Leiter des Umweltbundesamtes war 2009 bis 2013 übrigens Jochen Flasbarth, vormals hauptamtlicher Präsident des Naturschutzbunds Deutschland und ab 2003 Abteilungsleiter Naturschutz und nachhaltige Naturnutzung im vom Grünen Jürgen Trittin geführten Bundesumweltministerium. Seit 2013 leitet SPD-Mitglied Maria Krautzberger das Amt. 2011 fiel nach dem Unfall des AKW Fukushima die Entscheidung zur Energiewende, danach wurden die angesprochenen Leitlinien verfasst. Leitlinien sind aber nicht verpflichtend, sondern nur Vorgaben. Die Energiewelt ist ohnehin zu komplex, um für alles eine Pflicht zu setzen. Das Verhalten des Freistaats und des Bayerischen Gemeindetags ist jedenfalls nicht zu beanstanden.
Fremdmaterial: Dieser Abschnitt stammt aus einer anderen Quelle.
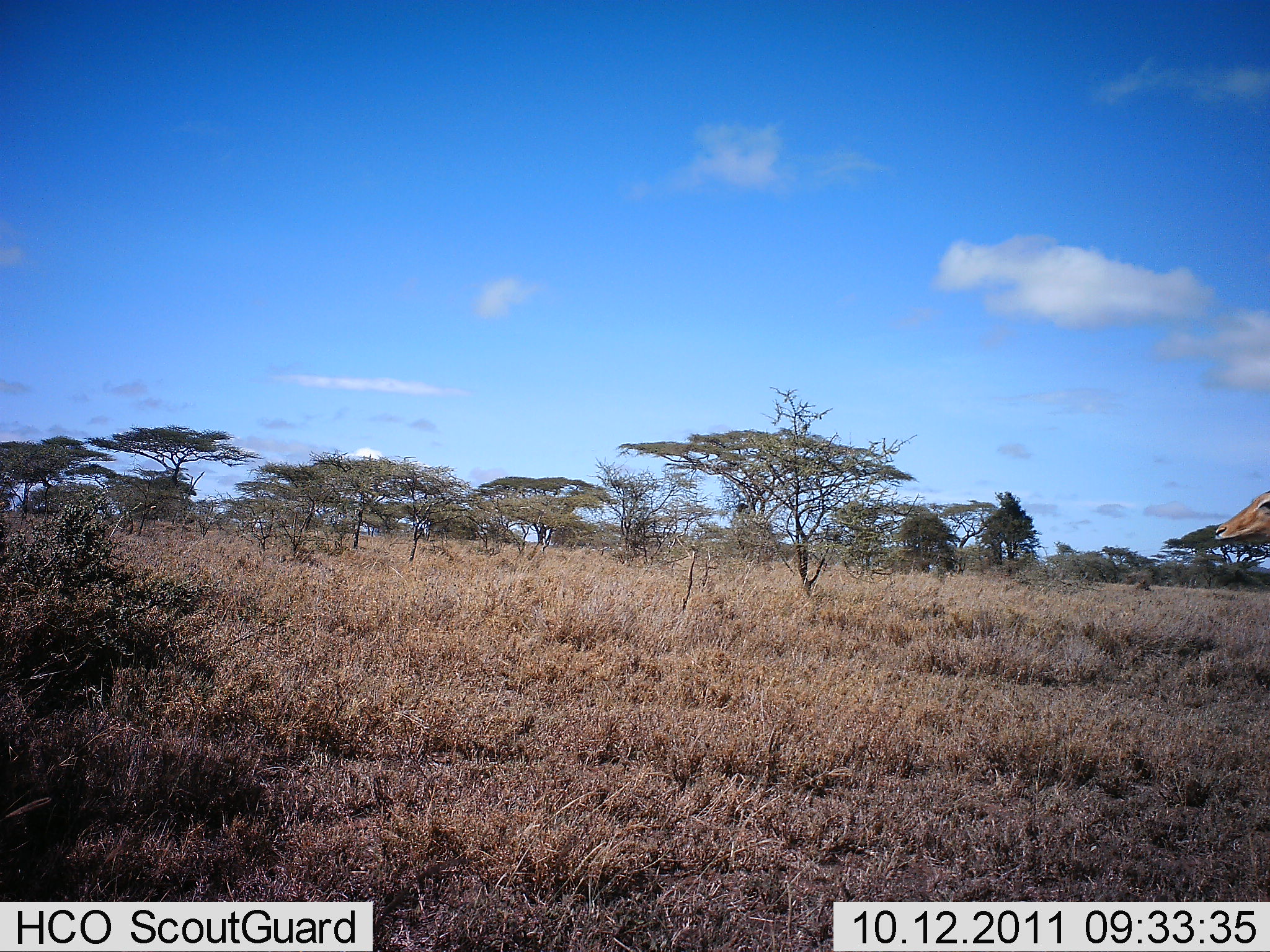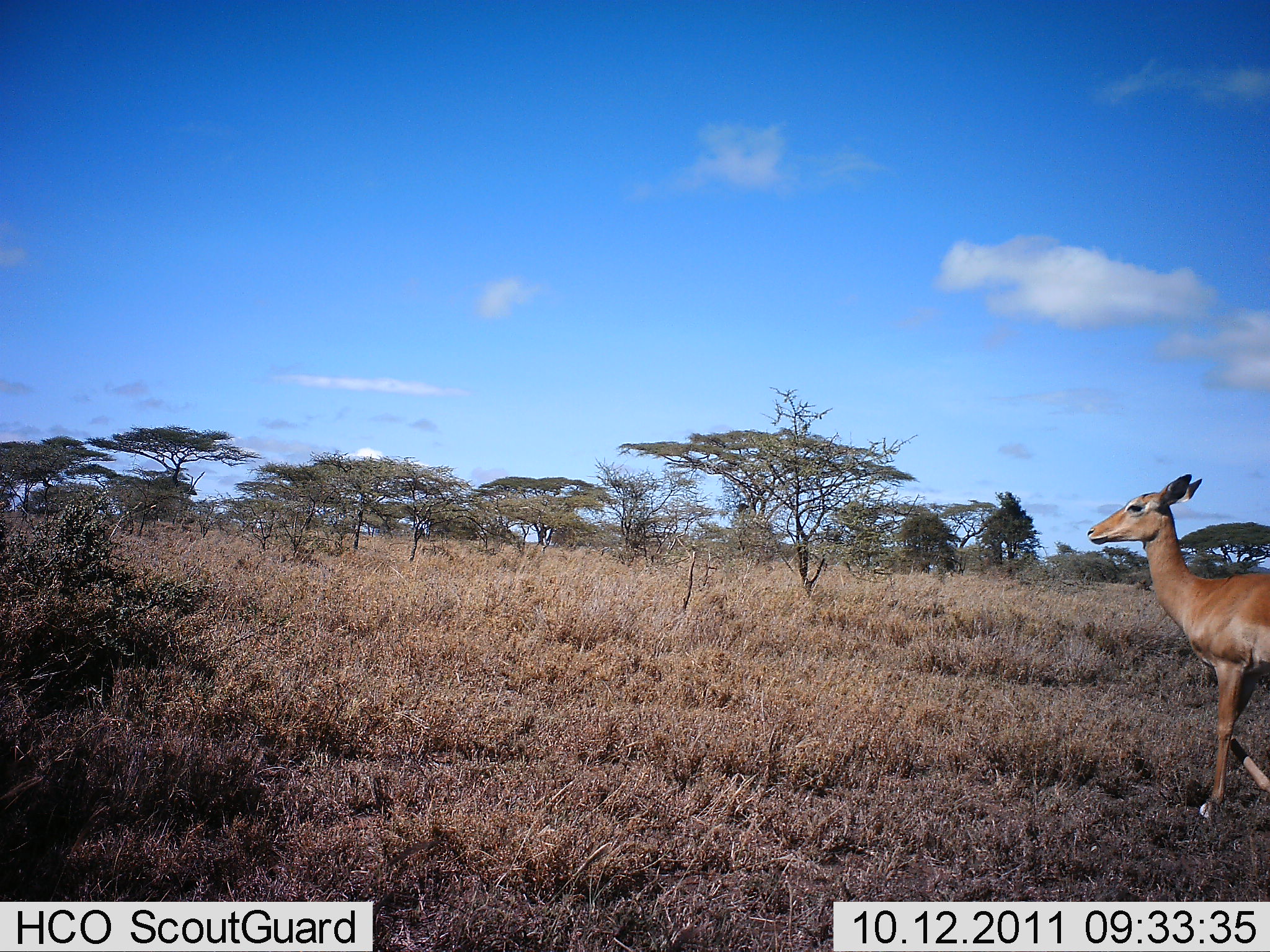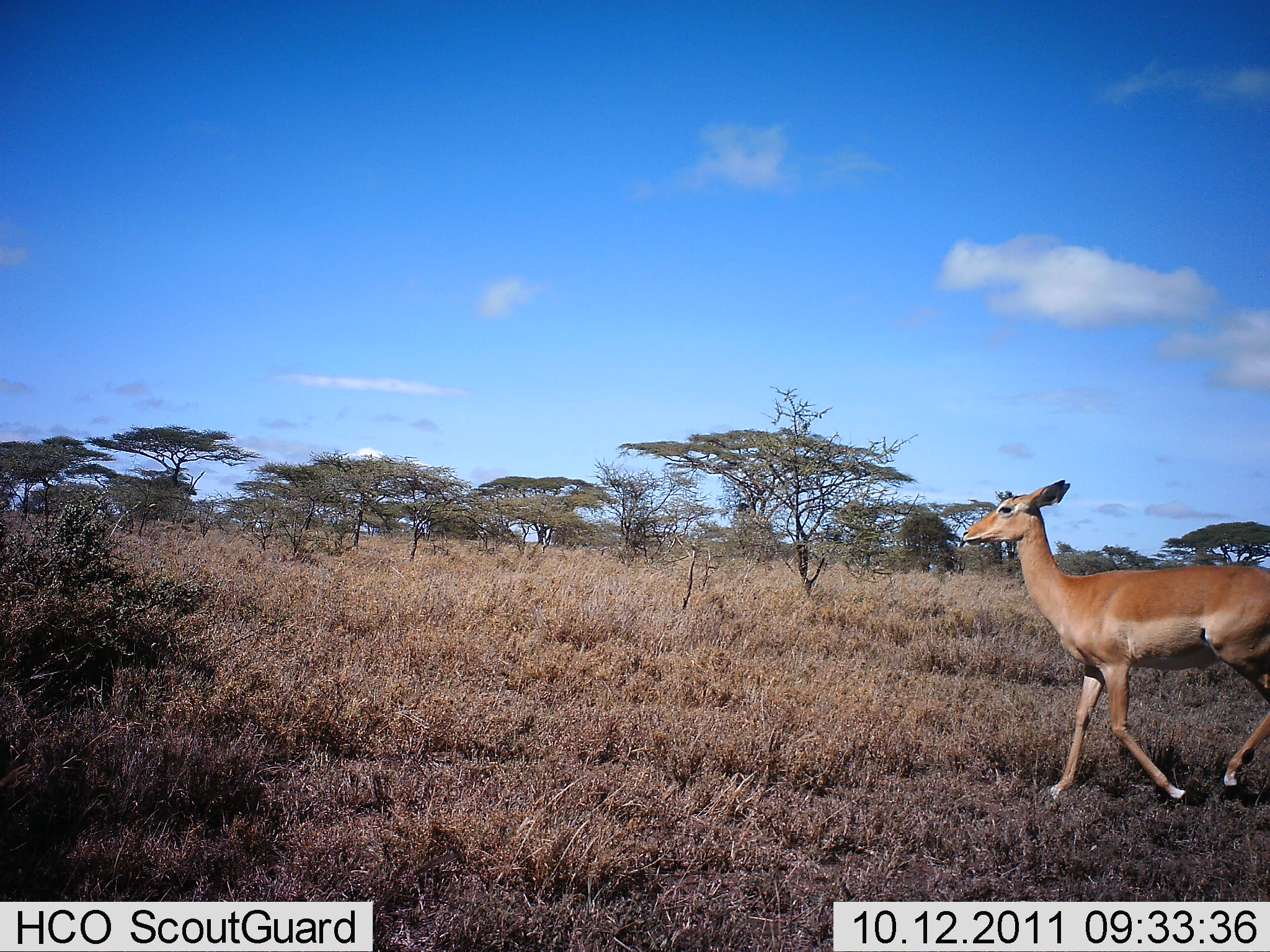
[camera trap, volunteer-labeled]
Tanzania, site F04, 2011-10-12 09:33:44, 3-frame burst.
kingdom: Animalia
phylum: Chordata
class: Mammalia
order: Artiodactyla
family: Bovidae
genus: Aepyceros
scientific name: Aepyceros melampus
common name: impala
Impala (Aepyceros melampus), count 1. Behavior (volunteer vote fractions): standing 12%, resting 0%, moving 88%, interacting 0%. Young present (vote fraction): 0%. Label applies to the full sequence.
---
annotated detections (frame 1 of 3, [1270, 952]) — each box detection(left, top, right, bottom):
animal: detection(1212, 485, 1270, 553)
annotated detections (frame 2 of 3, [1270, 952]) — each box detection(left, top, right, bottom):
animal: detection(1084, 473, 1270, 822)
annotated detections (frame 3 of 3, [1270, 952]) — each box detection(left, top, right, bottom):
animal: detection(961, 477, 1270, 803)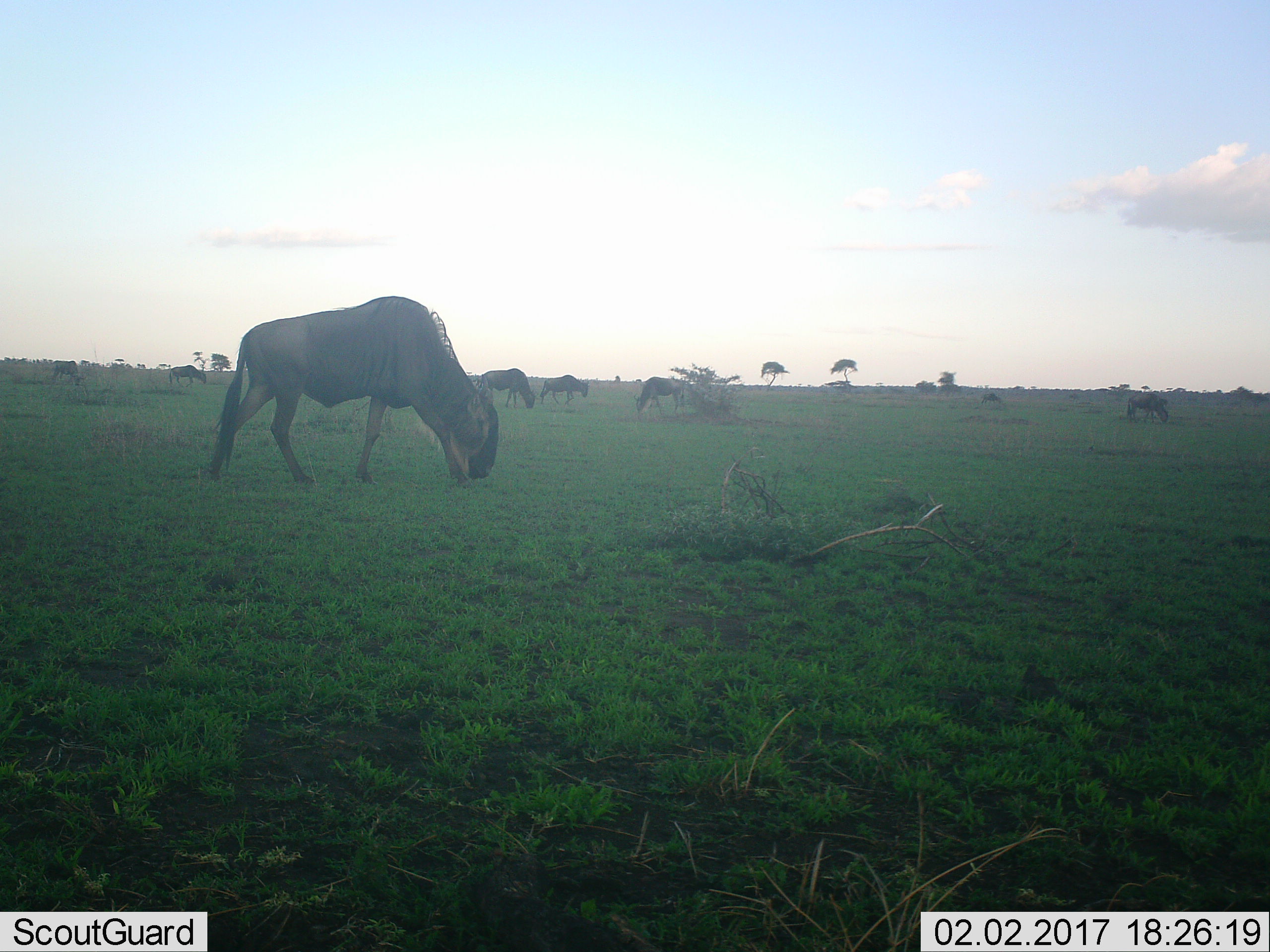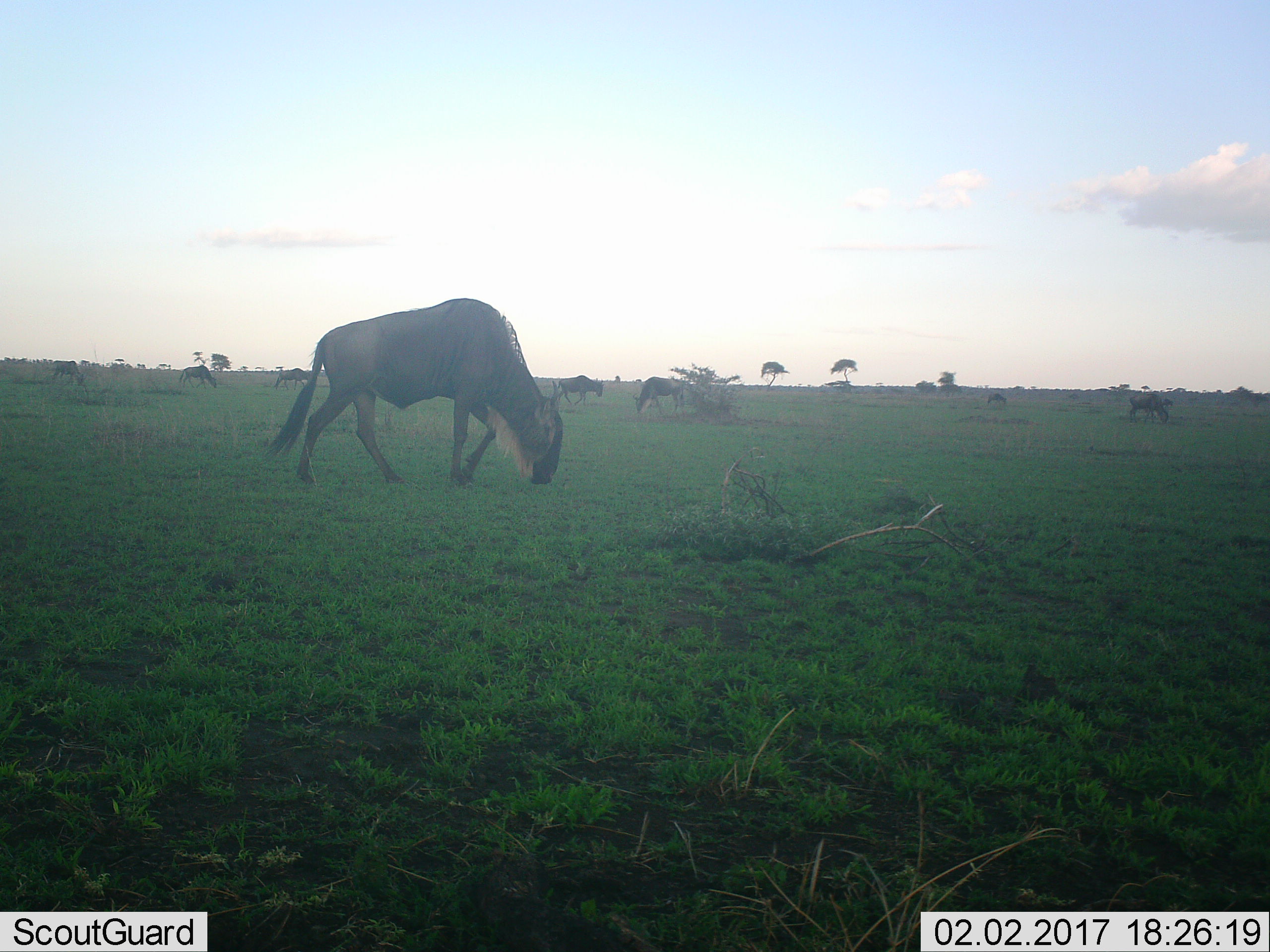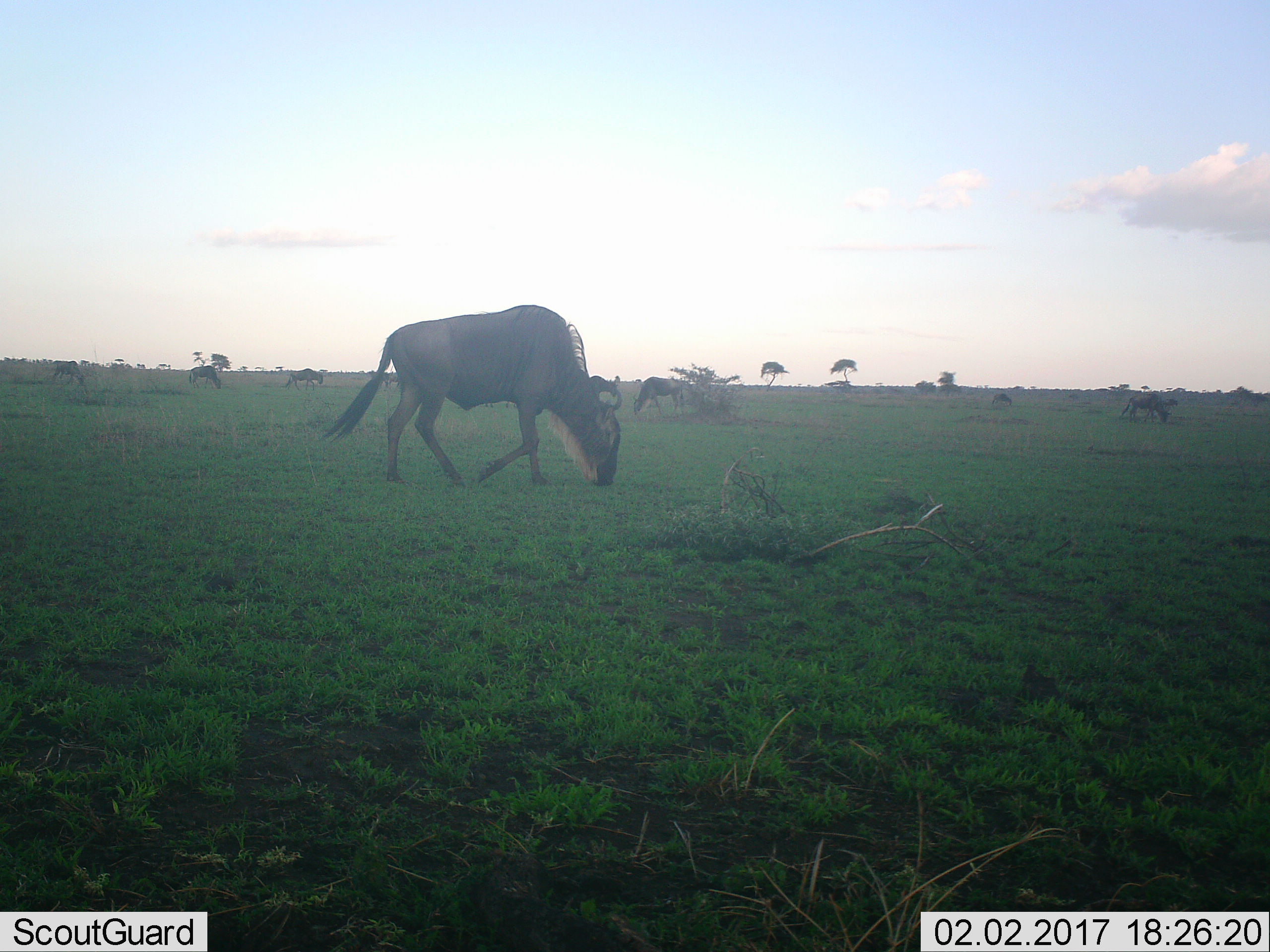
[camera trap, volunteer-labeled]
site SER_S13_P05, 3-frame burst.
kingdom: Animalia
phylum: Chordata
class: Mammalia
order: Artiodactyla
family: Bovidae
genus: Connochaetes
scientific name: Connochaetes taurinus taurinus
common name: blue wildebeest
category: wildebeestblue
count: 8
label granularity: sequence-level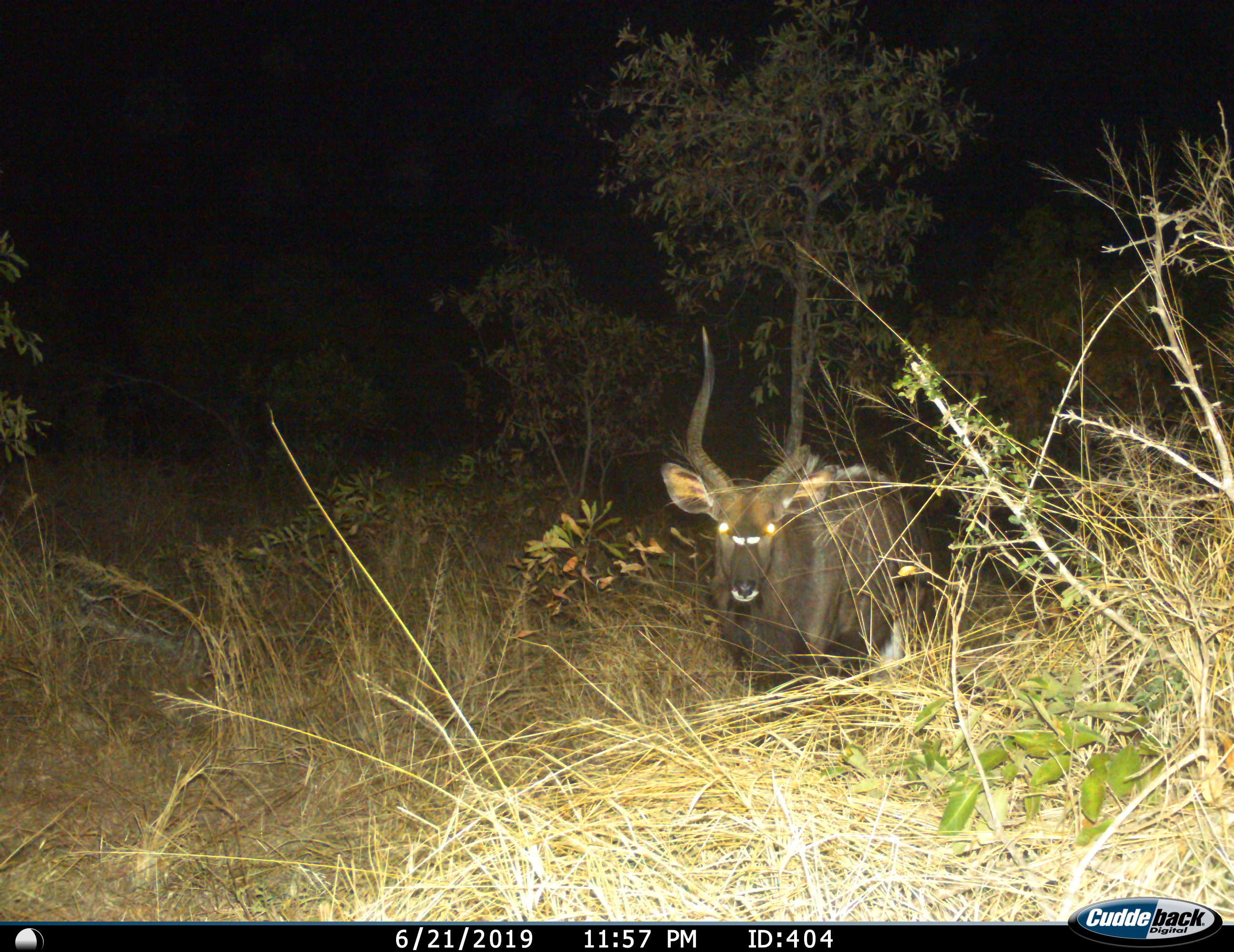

Unerquickliche Verquickungen
Die ARD-Sendung „Plusminus“ hatte im August 2015 über die Verquickungen von Windindustrie und Windenergielobby berichtet. In dem Beitrag hatte BUND-Mitgründer Enoch zu Guttenberg beklagt, dass 20 führende Persönlichkeiten des BUND über enge Verbindungen zur Windkraftindustrie verfügen und für diese arbeiten. Daraufhin wurde Guttenberg und der zuständige Sender NDR vom BUND auf Unterlassung dieser Äußerung verklagt. Die Klage wurde aber Ende März 2016 zurückgezogen. Die Anwälte des Beklagten erklärten das in einer Pressemitteilung so: „Aufgrund der erdrückenden Beweise sah sich der BUND augenscheinlich gezwungen, mit der Klagerücknahme eine noch größere Blamage zu verhindern. Damit bringt der BUND offensichtlich zum Ausdruck, dass es zahlreiche Verquickungen dieses Verbandes mit der Windindustrie und der Windenergielobby gibt.“ Der Versuch, Enoch zu Guttenberg einen „Maulkorb zu verpassen“, sei damit gescheitert. Besonders pikant: Zu Guttenberg trat 2012 aus dem BUND aus, weil er die seiner Meinung nach landschaftszerstörenden Windräder ablehnte – im Gegensatz zum BUND. Dieser bezeichnete zu Guttenbergs Vorwürfe nach der Sendung als „haltlos“. Man habe „nur sehr wenige Personen, bei denen es Überschneidungen gibt zwischen Beruf und BUND-Ehrenamt, auf Länderebene sind es lediglich zwei von 190, auf Bundesebene gibt es da niemanden“. Laut BR hatte der Richter zu verstehen gegeben, dass zu Guttenbergs Äußerung noch unter Meinungsfreiheit fallen könnte. Ob nun das oder eine drohende Blamage ursächlich für den Klagerückzug war, bleibt wohl offen.